Pulling into the parking lot at Kanuga Conferences, I thought I knew what to expect. The beams and stone of the main lodge welcomed me back. I looked forward to checking into my room and exploring the views of Kanuga Lake from the lodge's massive deck, where a long line of rocking chairs beckoned. It was a wonderful vantage for contemplation and soaking in the tranquil beauty. A large white cross, nestled among the pine trees on the other shore, perpetually invited prayer. Spring blossoms would now be gracing the scenery just as they did the winding entrance road to this 1,400 acre haven.
So I was surprised by my reaction when the desk clerk told me I would be staying in a guest cabin rather than a hotel room in the lodge.
"ACROSS the road?! Is there internet access over THERE?!"
The clerk's eyes widened as she drew back and stared at me for a moment. She seemed to assess that I was embarrassed by my outburst. She calmly assured me that, yes, the wi-fi reached to the cabins.
"Oh, good, because I am here for work and, well, yes, that's good. Thank you," I stammered.
The clerk smiled sweetly but I knew inside she was rolling her eyes and saying, "Whatever."

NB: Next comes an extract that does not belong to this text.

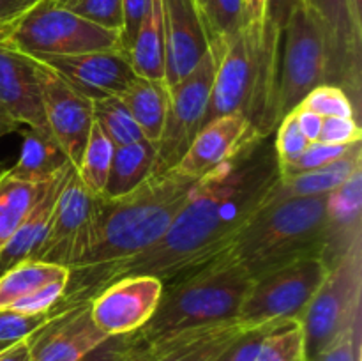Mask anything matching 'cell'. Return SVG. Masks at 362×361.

I lugged my technology-laden baggage over the stone path and up the wooden stairs to the entrance of my cabin. I couldn't believe I had an entire cabin to myself. It was more than 100 years old and rustic, but its sentimental charm was delightful. I opened the door to a spacious closed-in porch where a wooden bench swing awaited, suspended from the one inch, tongue and groove paneled ceiling. How perfect for enjoying the view through a flowering dogwood tree just outside the windows.
I started touring, taking photos to text to my husband. There were two bedrooms, a large bathroom with a claw foot tub and shower stall, a sitting area with a sink, a desk and, oh my, a fire place with a small pile of chopped wood on the hearth!
I intended to review notes for the retreat I would be facilitating the next day, but just had to build a fire. After it was blazing, I called my husband to ask if he had seen my latest pic simply captioned, "1 match."
I thought about posting this achievement to Facebook, but suddenly remembered the intensity with which I asked the inn clerk about the internet. Here I was, in this natural spiritual sanctuary of peace and beauty, and I was going to get on Facebook. Really?
No, really I would not, I concluded. "I've built a fire. I am going to watch it and pray about the retreat tomorrow."
Then my phone vibrated and before I knew it I was swiping to see what the Facebook notification was about.
"Oh stop!" I groaned. I tossed the phone to the next chair.
It took only a moment to realize the pathetic irony. Here I was, about to speak directly to the Creator of the universe, and I stopped to see what someone else had to say about some inconsequential event that some other person posted.
Okay, that was it. It wouldn't be much of a digital detox, but for the rest of the evening, no electronics. Just me, the fire, and Jesus. Who, by the way, loved me so much that He died for me and rose from the grave. No need for a server providing a wi-fi connection - Jesus was right here, listening and caring more deeply than anything on the World Wide Web.
We had a wonderful chat. I asked for Jesus' blessing on the retreat. I shared with Him my wonder that He had given me this work that helps build up His church. I admitted nervousness, but recounted His promises to have my back. I thanked Him, praised Him, and listened. I am pretty sure He was smiling.
Peace and sleepiness hit at the same time. I closed the glass doors to the embers and said a final thank you and good night to my precious Lord, vowing to power off to the world and up to Him more often.